El ruido disminuyó junto con el movimiento del barco. El piso seguía inclinándose, pero ahora podíamos estar en pie sin tener que apoyarnos en una pared o aferrarnos a alguna cadena. Poco después, el capitán, seguido de varios tripulantes, se presentó para decirnos que había intentado comunicarse por los altavoces, pero que de seguro el ruido del eje había tapado cualquier otro sonido. Nos explicó que hacía unas horas habíamos entrado en una tormenta, que para mayor seguridad habían tenido que bloquear las compuertas y era por eso que habíamos estado encerrados. Era peligroso que entrase demasiada agua al depósito, o que algún pasajero intentara subir durante la tormenta. Una señora que viajaba en primera clase había caído del barco para ser rescatada una hora más tarde. Tuvimos suerte de que nadie más cayera y de que el barco haya quedado en tan buenas condiciones, dijo; el oleaje es intenso, les recomiendo que aten sus pertenencias y que permanezcan sentados o acostados la mayor parte del tiempo.
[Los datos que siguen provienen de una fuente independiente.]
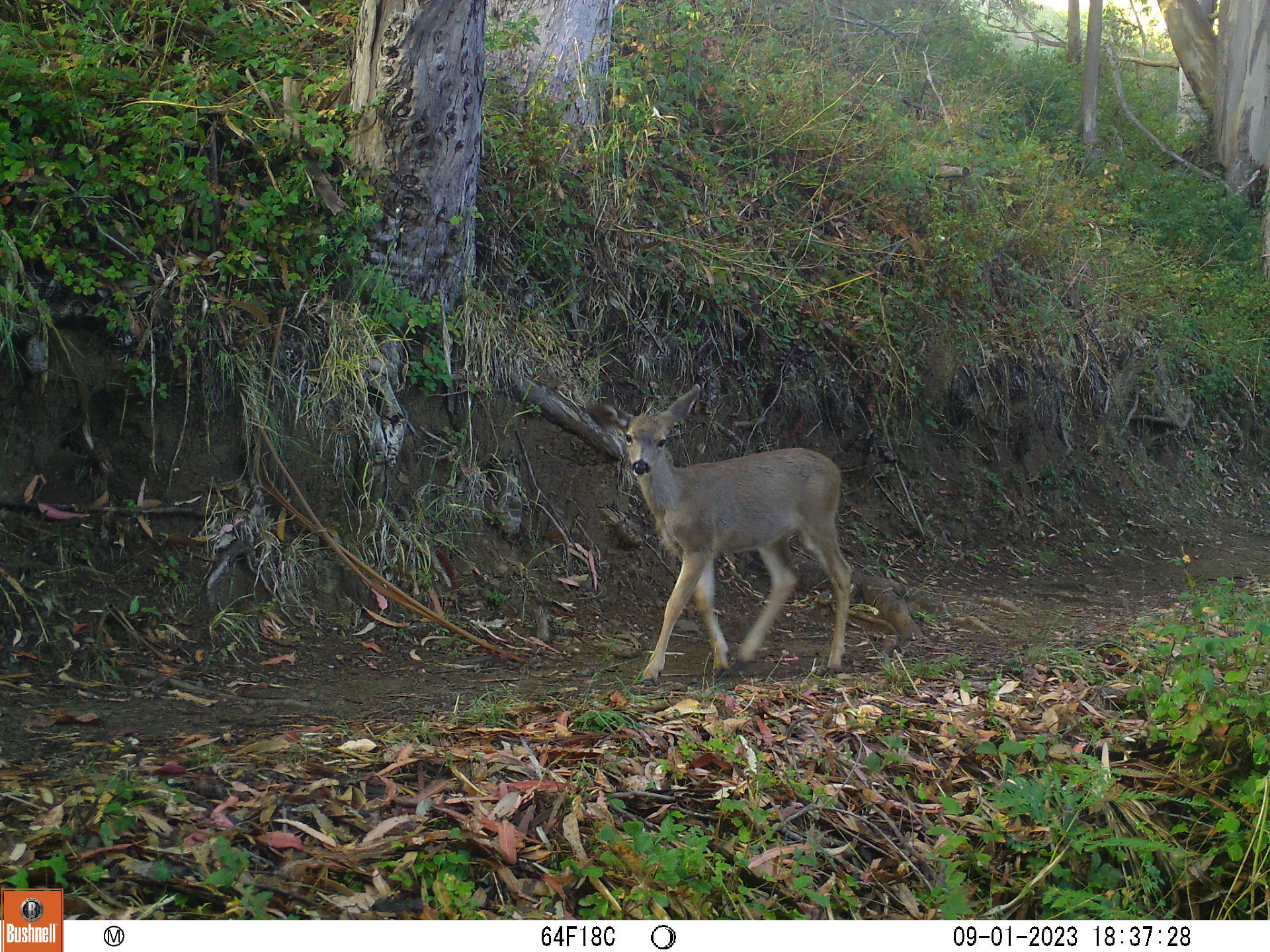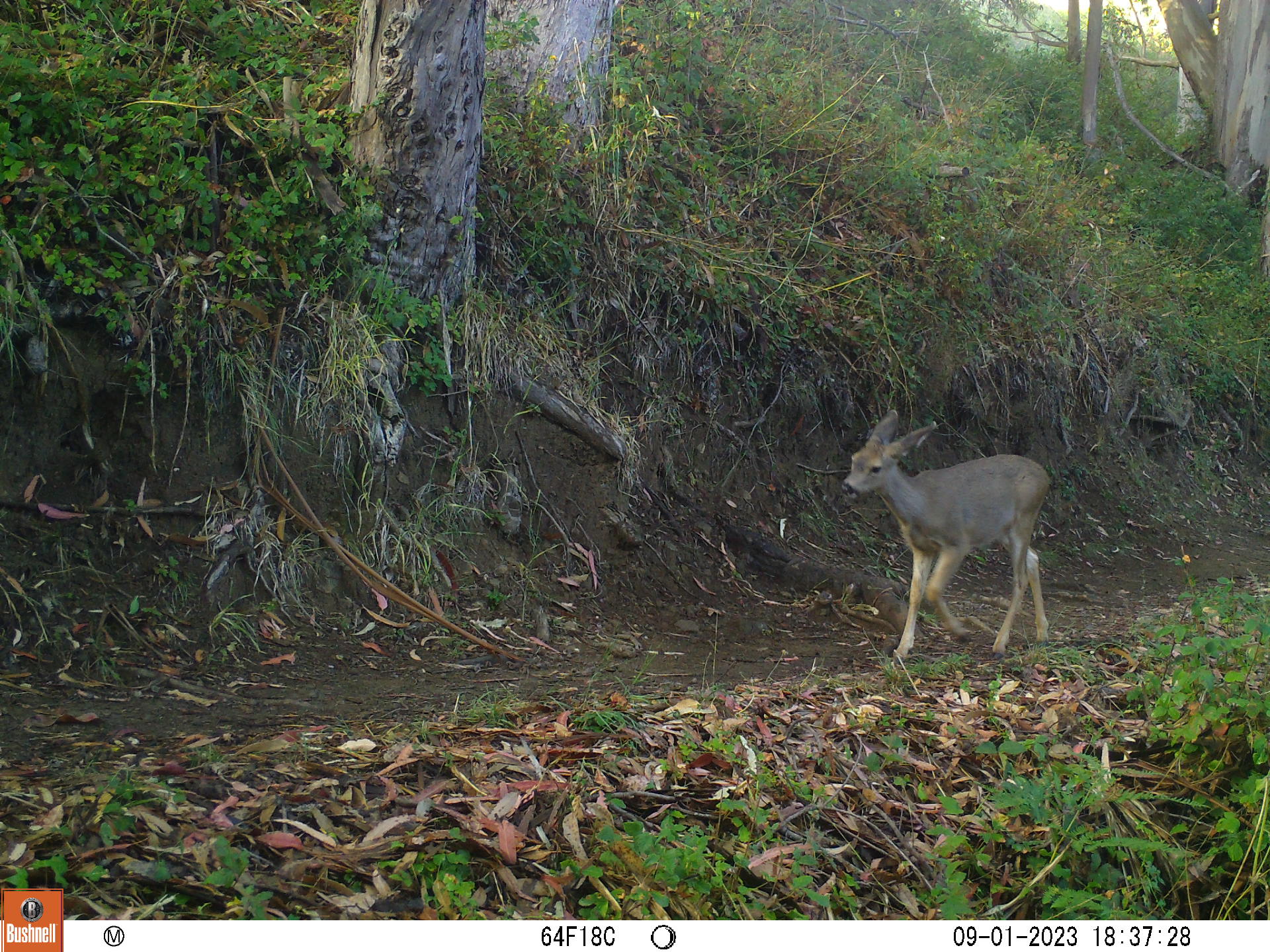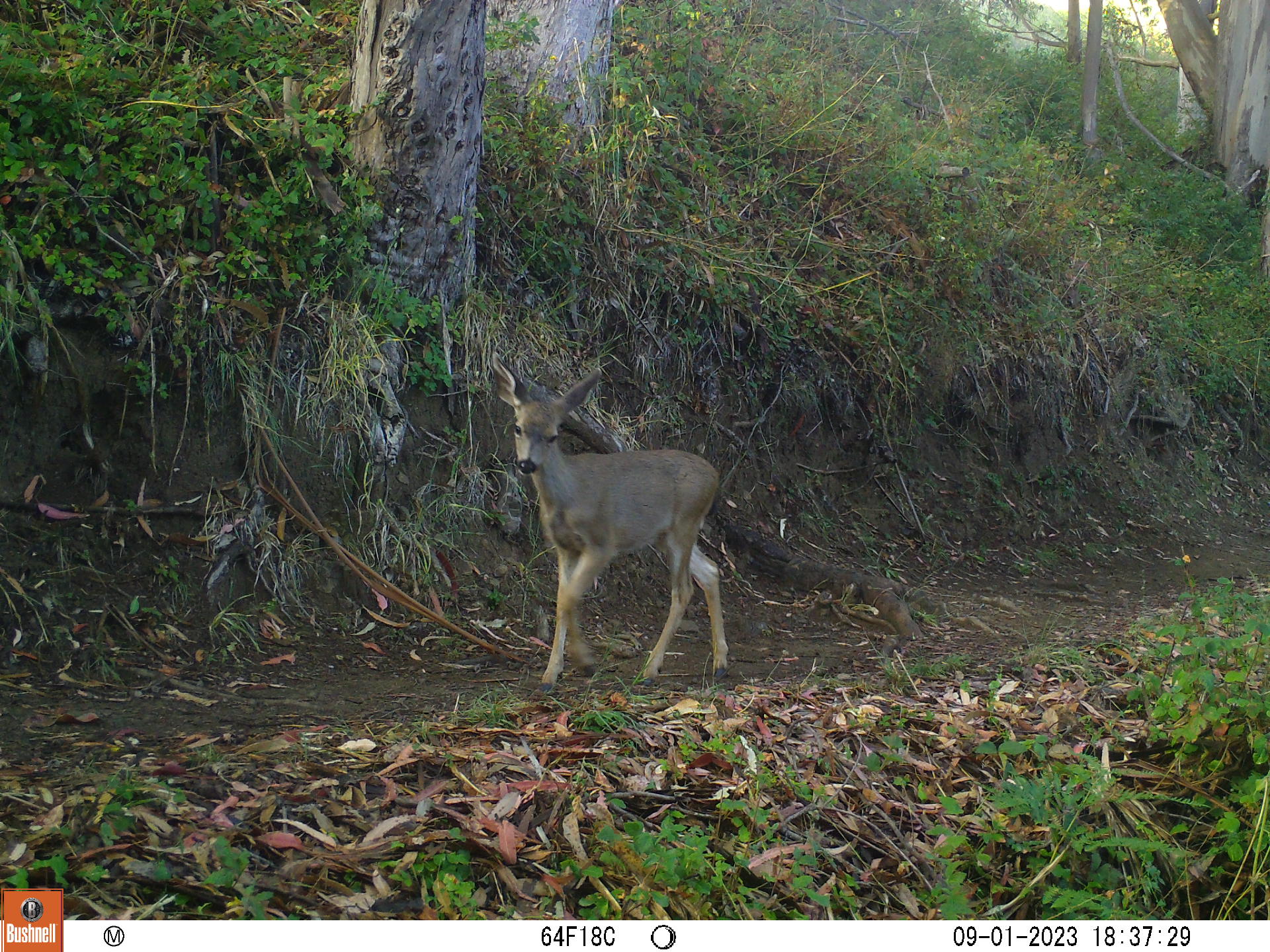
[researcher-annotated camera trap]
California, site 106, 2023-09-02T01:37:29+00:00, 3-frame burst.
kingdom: Animalia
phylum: Chordata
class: Mammalia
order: Artiodactyla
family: Cervidae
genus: Odocoileus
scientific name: Odocoileus hemionus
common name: mule deer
Mule deer (Odocoileus hemionus).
Cuando el capitán y los tripulantes salieron por la puerta del depósito, la gente, en silencio, comenzó a ordenar las cosas que se habían desparramado por el piso. Me cambié de ropa y le ofrecí a Kiyoshi una camisa seca y un pantalón. Él se quitó su camisa y con un pañuelo secó un collar de plata que le colgaba del cuello. Le dije que para regresar con su abuela era mejor esperar a que fuera de día, que durmiera en mi cama. Yo usaría la de Kei.
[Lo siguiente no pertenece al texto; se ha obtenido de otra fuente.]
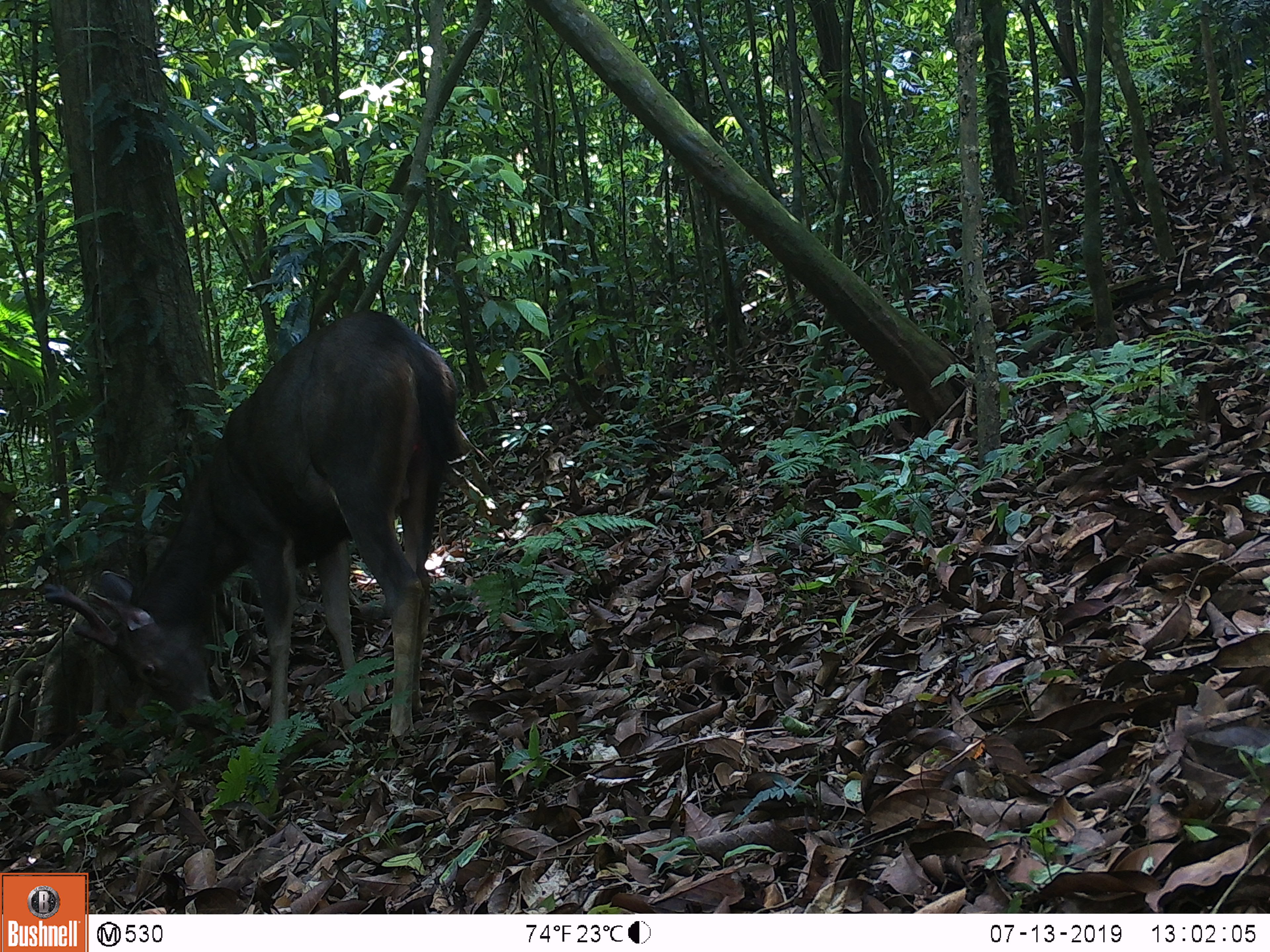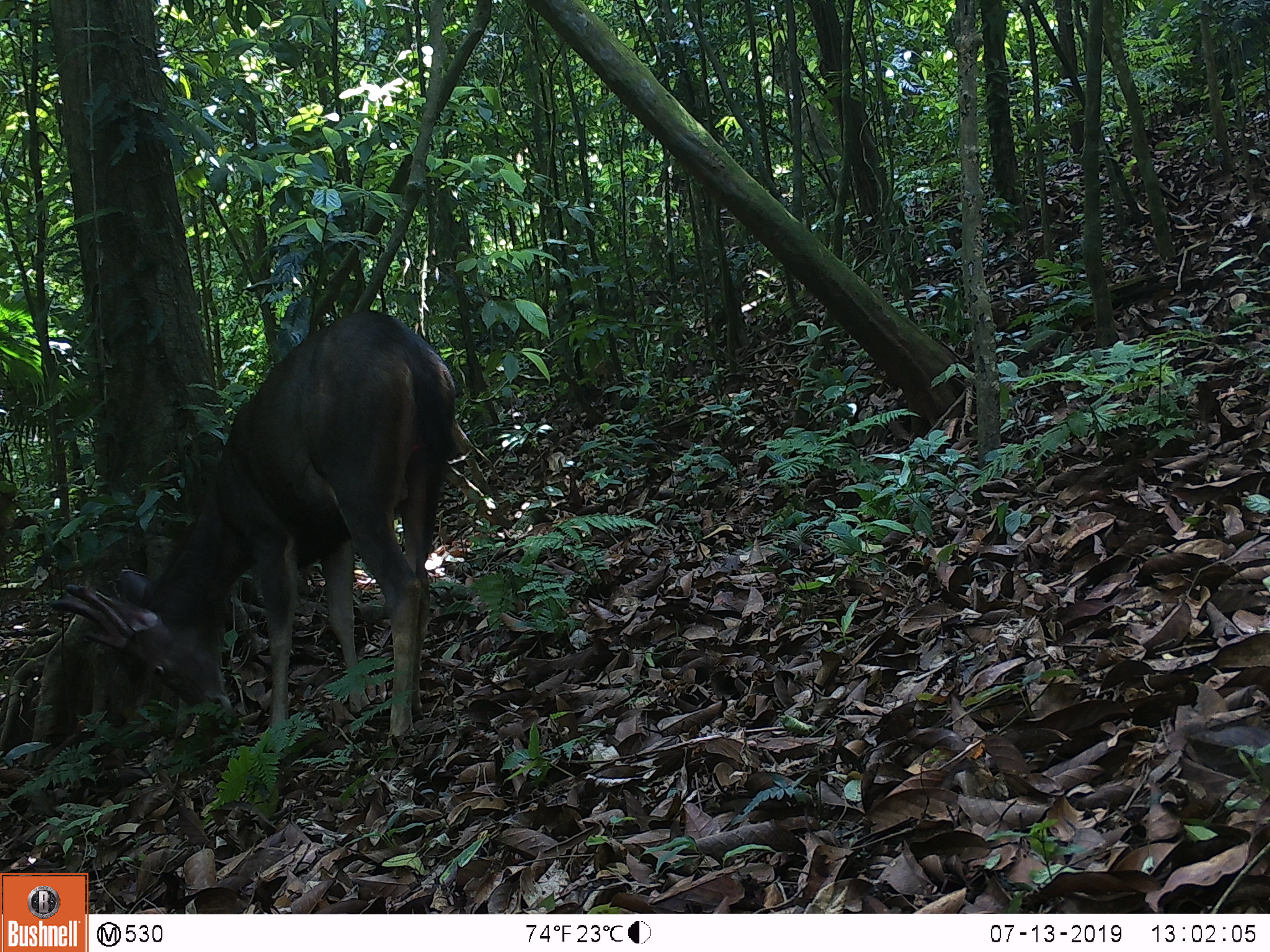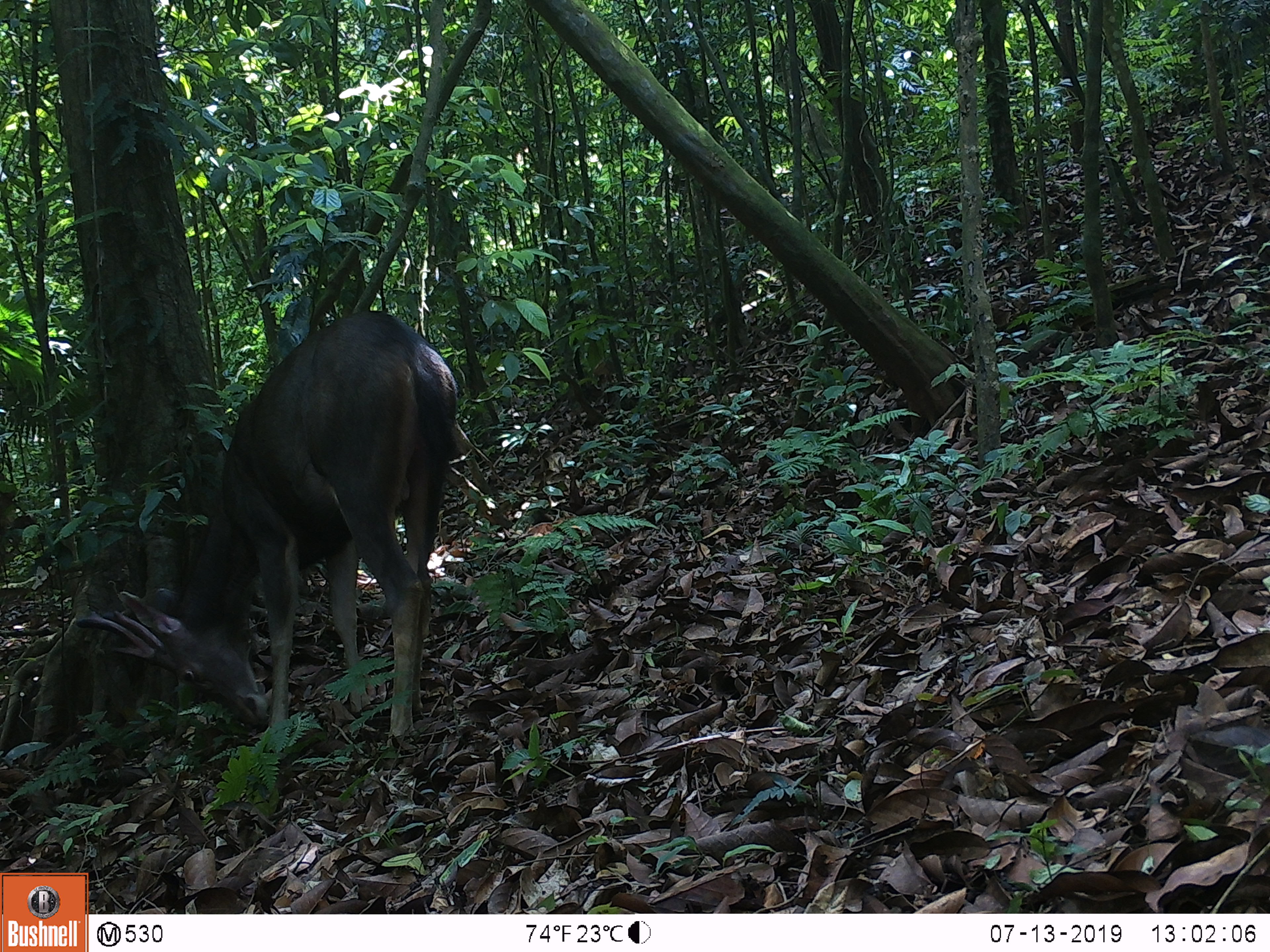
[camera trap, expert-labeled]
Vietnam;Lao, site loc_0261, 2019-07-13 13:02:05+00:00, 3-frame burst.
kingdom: Animalia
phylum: Chordata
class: Mammalia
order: Artiodactyla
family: Cervidae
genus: Rusa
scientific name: Rusa unicolor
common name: sambar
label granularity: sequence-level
Me despertaron. Kei sonreía. Ve a tu cama, dijo. Le expliqué que allí dormía Kiyoshi, y pregunté cómo le había ido. Bien. Esperaba que dijera algo más, pero se quedó mirándome y me empujó para que le hiciera lugar. Insistí, pero él repitió lo mismo: me fue bien.
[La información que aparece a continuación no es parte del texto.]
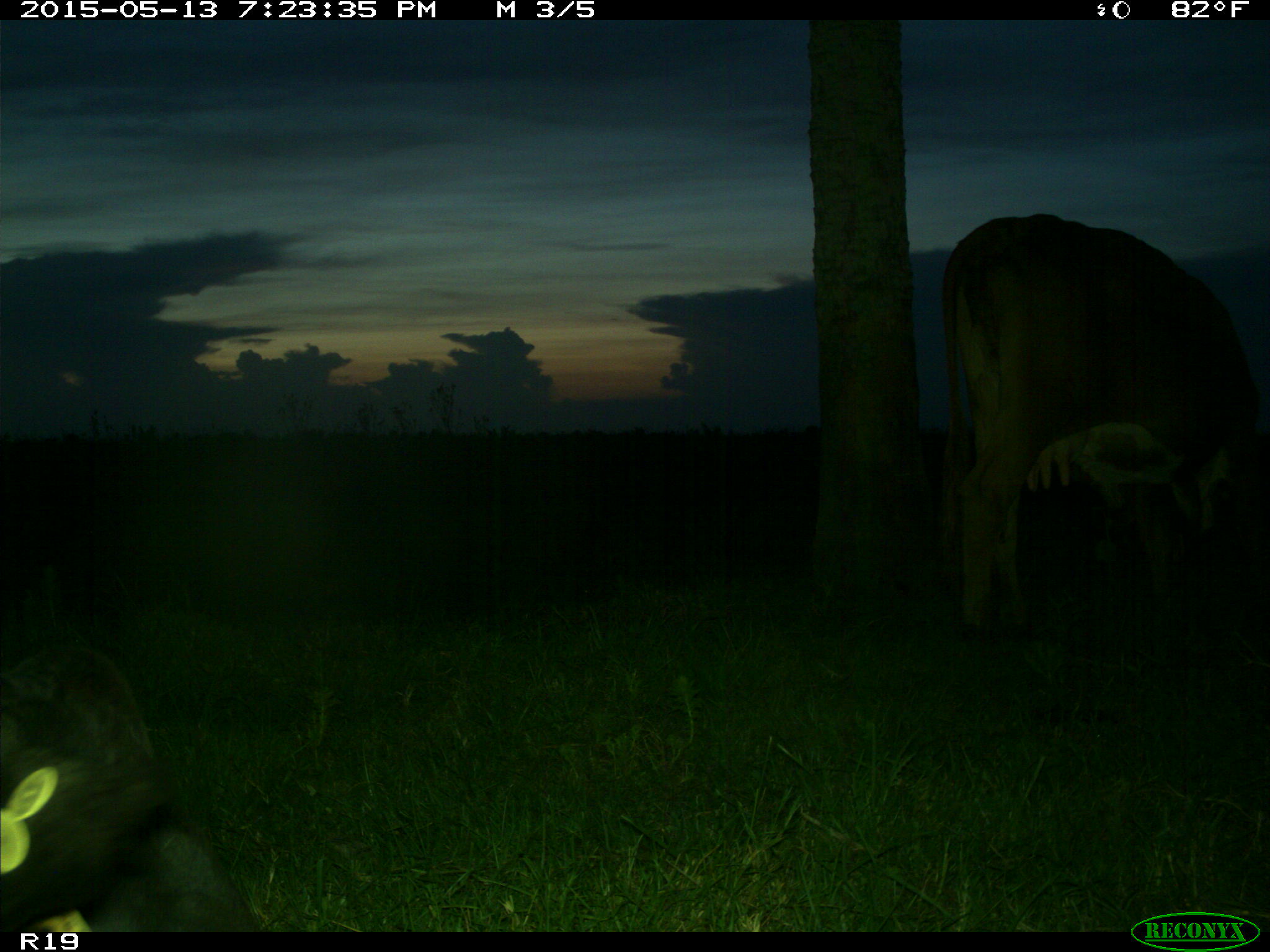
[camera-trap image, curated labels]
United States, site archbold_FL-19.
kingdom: Animalia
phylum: Chordata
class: Mammalia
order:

Me desperté con un golpe: me había caído de la cama. Me levanté; con el eje junto a mi cabeza vi a otros hombres que también se incorporaban. Me dolía el hombro y la espalda y era extraño que no me doliera nada más: la litera colgaba a más de dos metros de altura y cualquiera podía romperse un hueso al caer desde ahí. Desperté a Kei y fui a buscar a Kiyoshi. Él también se había caído. Con la espalda golpeada, estaba sin aire pero no muy lastimado. Es mejor que vayamos ahora con tu abuela, dije. Cuando se recuperó, salimos a cubierta y vimos el cielo azul y un océano mucho más azul que el cielo. Las olas se levantaban a la altura de nuestra cubierta y rompían contra el casco. El barco escalaba una montaña tras otra, y nos detuvimos a sentir la nueva calma. Le dije a Kiyoshi que debíamos apurarnos. Cuando llegamos a la habitación, la abuela ya estaba levantada y abrazó con fuerza a su nieto, que le contó todo: el juego con el viento, el ruido que hacía doler la cabeza, las telas mojadas para tapar los oídos y cómo todos seguían nuestro ejemplo, la caída y las enormes olas azules tras las enormes olas azules. La señora me agradeció por cuidar del chico y preguntó si me quedaría a desayunar. No, gracias, quiero ver a mi amigo, dije.